Citi Research has once again cut its global growth forecast through the end of 2016. In a new report, analyst Willem Buiter explained why Citi’s outlook has become bleaker in recent months and what Citi’s latest projections mean for global investors.
The Numbers
Citi’s latest projections call for only 2.6 percent global growth in 2015, down from the 2.7 percent projection the firm issued a month ago. In addition, Citi’s 2016 growth forecast dropped to 2.9 percent, down from 3.1 percent one month ago and 3.5 percent four months ago.
The latest downgrade marks Citi’s fourth consecutive 2016 growth downgrade. Citi's largest growth downgrades were issued to Argentina, Brazil, Korea, Russia, Nigeria and Turkey.
The Good News
Despite the downgrades, Citi believes that, as far as U.S. and European investors are concerned, the weakness in emerging markets is more likely a mid-cycle slowdown than a significant downturn.
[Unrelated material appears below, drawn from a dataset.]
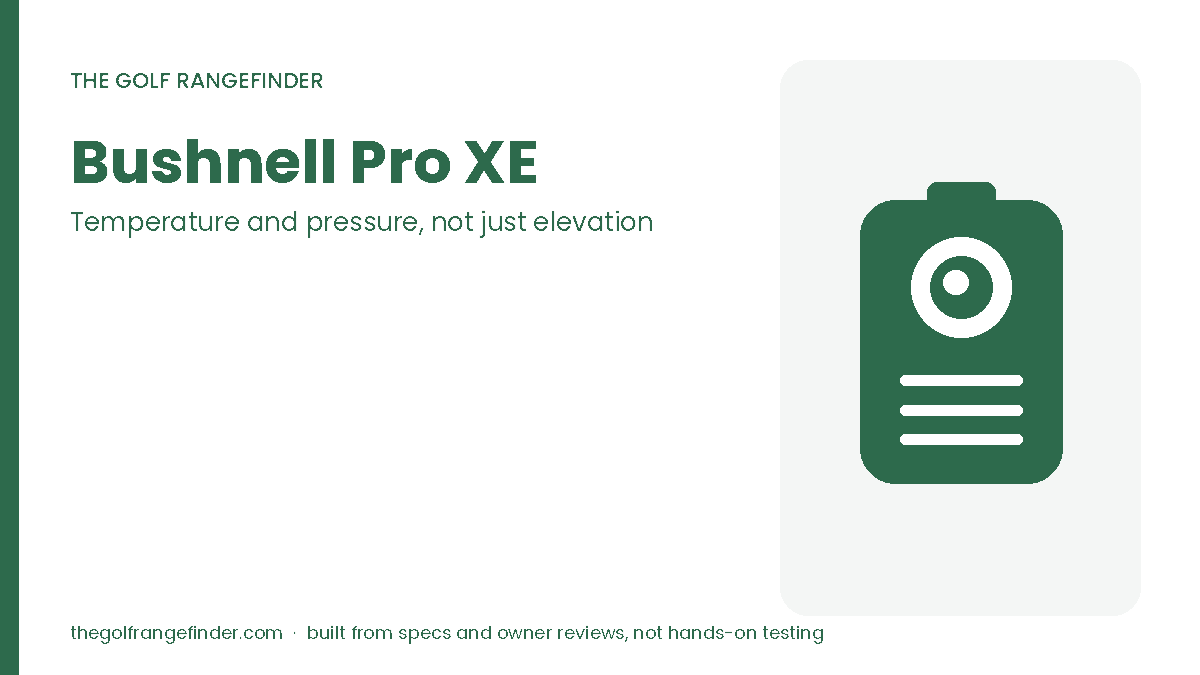 THE GOLF RANGEFINDER

Bushnell Pro XE

Temperature and pressure, not just elevation

thegolfrangefinder.com · built from specs and owner reviews, not hands-on testing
“However, unlike the late 1990s EM crisis, we do not expect EM weakness to be followed by a V-shaped rebound in advanced economies, because of the higher weight of Ems in global growth, the relative paucity of monetary policy options for powerful stimulus among advanced economies, plus the widespread overhang of high public and private debt levels,” Buiter explained.
Outlook
Based on the latest projections, Citi now has a relatively dovish outlook for monetary policy. The firm is calling for the first Federal Reserve rate hike in spring 2016 and sees further easing in coming months In Europe, Japan and China.